**EXCERPT:**
----
Single by Nickelback

from the album The Long Road
- B-side: "Too Bad" (live); "Leader of Men" (live); "Where Do I Hide" (live);
- Released: November 3, 2003
- Studio: Greenhouse (Burnaby, British Columbia); Mountainview (Abbotsford, British Columbia);
- Length: 3:48
- Label: Roadrunner
- Composer: Nickelback
- Lyricist: Chad Kroeger
- Producers: Nickelback; Joey Moi;

Nickelback singles chronology
| "Someday" (2003) | "Figured You Out" (2003) | "Feelin' Way Too Damn Good" (2004) |

Music video
- "Figured You Out" on YouTube

= Figured You Out =

2003 single by Nickelback

"Figured You Out" is a song by Canadian rock band Nickelback. It was released on November 3, 2003, as the second single from the group's fourth studio album, The Long Road (2003). The song spent 13 weeks at number one on the US Billboard Mainstream Rock Tracks chart, ending 2004 as the number-one mainstream rock song. Worldwide, the single peaked at number 10 in Australia and number 27 on the Canadian Radio & Records Rock Top 30 chart.

==Reception and legacy==
Christopher Rosa of VH1 said the song's lyrics were misogynistic, and wrote, "Chad and the gang paints a picture of a woman being submissive to a man here. (She's literally on her knees.) It doesn't get more misogynistic than a man saying he prefers women with their pants off." In 2025, Graham Hartmann of Metal Injection included the track on his list of the "10 Greatest Divorced Dad Rock Songs of All Time", where he wrote, "I've never been to a Canadian strip club, but I imagine the day shift crew goes wild when Nickelback's daddy-dom anthem comes on."

==Track listings==
European maxi-CD single
1. "Figured You Out" – 3:48
2. "Too Bad" (live at MTV Unplugged) – 4:28
3. "Leader of Men" (live at MTV Unplugged) – 3:44
4. "Figured You Out" (video)

Australian CD single
1. "Figured You Out" – 3:47
2. "Too Bad" (live at MTV Unplugged) – 4:28
3. "Where Do I Hide" (live at MTV Unplugged) – 3:42

==Credits and personnel==
Credits are taken from The Long Road album booklet.

Studios
- Recorded at Greenhouse Studios (Burnaby, British Columbia) and Mountainview Studios (Abbotsford, British Columbia)
- Mixed at The Warehouse Studio (Vancouver, British Columbia)
- Mastered at Sterling Sound (New York City)
----
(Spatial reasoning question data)
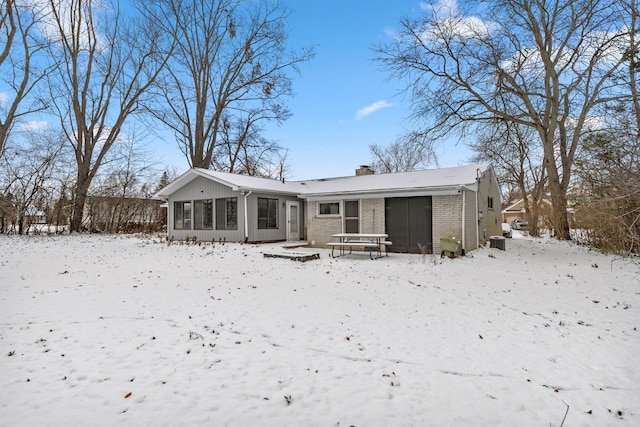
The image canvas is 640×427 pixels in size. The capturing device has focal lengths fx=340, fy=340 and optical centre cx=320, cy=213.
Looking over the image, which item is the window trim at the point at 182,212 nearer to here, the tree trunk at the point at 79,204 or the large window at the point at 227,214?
the large window at the point at 227,214

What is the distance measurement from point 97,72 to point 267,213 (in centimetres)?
1660

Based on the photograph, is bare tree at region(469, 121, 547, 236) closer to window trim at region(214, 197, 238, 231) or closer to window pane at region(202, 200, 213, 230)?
window trim at region(214, 197, 238, 231)

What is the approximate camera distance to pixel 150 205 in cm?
2514

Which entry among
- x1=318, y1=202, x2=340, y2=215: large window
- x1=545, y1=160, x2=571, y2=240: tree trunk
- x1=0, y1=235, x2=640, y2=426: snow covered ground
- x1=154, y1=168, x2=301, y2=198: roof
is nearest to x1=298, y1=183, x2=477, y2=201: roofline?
x1=318, y1=202, x2=340, y2=215: large window

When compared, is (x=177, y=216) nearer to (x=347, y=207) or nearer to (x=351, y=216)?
(x=347, y=207)

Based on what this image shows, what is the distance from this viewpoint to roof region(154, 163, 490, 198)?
12.2 metres

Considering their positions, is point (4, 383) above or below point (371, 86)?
below

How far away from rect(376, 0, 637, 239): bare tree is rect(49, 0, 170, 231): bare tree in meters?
16.3

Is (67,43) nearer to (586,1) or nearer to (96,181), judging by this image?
(96,181)

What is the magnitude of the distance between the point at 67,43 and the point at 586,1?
27.2 meters

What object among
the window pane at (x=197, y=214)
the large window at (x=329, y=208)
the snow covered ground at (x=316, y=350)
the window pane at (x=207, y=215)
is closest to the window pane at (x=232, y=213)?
the window pane at (x=207, y=215)

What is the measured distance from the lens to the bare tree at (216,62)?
2264 cm

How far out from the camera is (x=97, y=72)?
22547 millimetres

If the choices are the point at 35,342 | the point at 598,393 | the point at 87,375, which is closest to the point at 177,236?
the point at 35,342
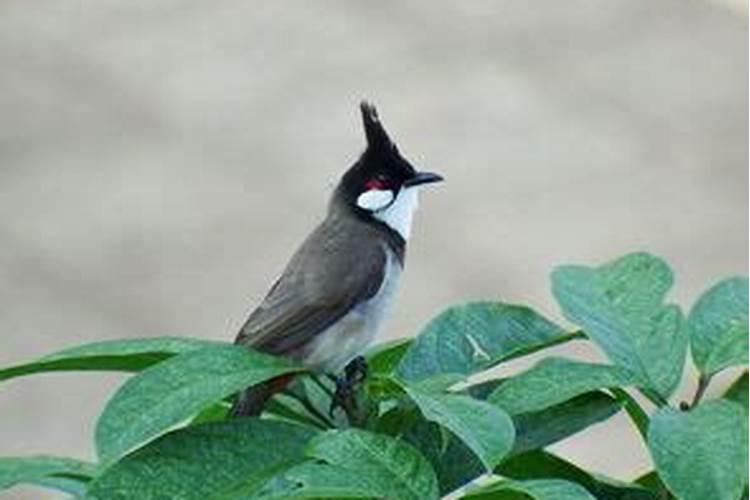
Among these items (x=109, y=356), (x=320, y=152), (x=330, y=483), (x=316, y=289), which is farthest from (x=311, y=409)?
(x=320, y=152)

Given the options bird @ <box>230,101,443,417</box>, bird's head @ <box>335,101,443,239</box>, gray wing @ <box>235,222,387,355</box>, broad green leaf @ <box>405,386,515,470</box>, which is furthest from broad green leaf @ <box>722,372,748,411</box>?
bird's head @ <box>335,101,443,239</box>

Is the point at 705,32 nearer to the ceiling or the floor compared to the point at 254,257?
nearer to the ceiling

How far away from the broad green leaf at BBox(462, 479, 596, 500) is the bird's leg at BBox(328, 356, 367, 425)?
0.17 m

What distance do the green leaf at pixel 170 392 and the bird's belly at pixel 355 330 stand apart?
0.34 metres

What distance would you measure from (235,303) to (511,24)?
1.80 m

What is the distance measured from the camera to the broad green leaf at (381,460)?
83 centimetres

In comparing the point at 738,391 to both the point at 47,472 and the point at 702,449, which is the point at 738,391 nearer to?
the point at 702,449

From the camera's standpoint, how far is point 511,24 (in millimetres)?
5691

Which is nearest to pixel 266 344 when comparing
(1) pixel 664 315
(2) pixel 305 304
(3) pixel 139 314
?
(2) pixel 305 304

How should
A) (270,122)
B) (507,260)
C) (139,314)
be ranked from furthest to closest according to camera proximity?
(270,122)
(507,260)
(139,314)

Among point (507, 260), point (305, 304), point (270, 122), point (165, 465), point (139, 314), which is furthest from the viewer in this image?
point (270, 122)

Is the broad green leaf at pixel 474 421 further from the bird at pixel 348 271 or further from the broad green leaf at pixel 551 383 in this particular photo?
the bird at pixel 348 271

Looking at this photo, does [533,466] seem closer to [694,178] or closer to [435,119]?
[694,178]

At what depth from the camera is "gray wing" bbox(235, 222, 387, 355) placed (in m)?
1.31
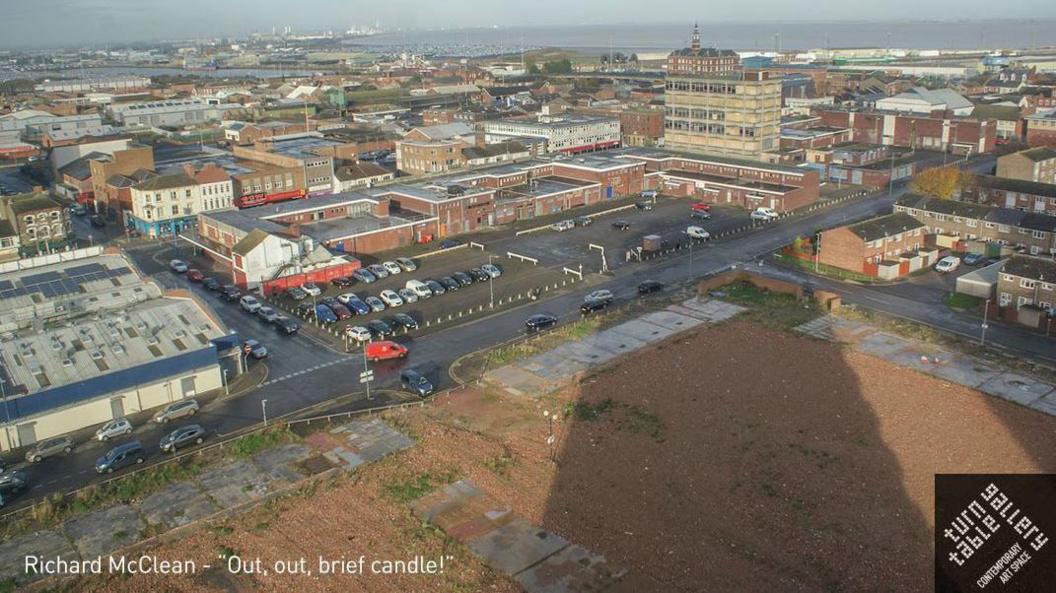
----
**EXERCISE INSTRUCTIONS:** Print the part of the Nickelback song article between "Australian CD single" and "Road album booklet.", inclusive, word for word.

**RESPONSE FOR THIS EXERCISE:**
Australian CD single
1. "Figured You Out" – 3:47
2. "Too Bad" (live at MTV Unplugged) – 4:28
3. "Where Do I Hide" (live at MTV Unplugged) – 3:42

==Credits and personnel==
Credits are taken from The Long Road album booklet.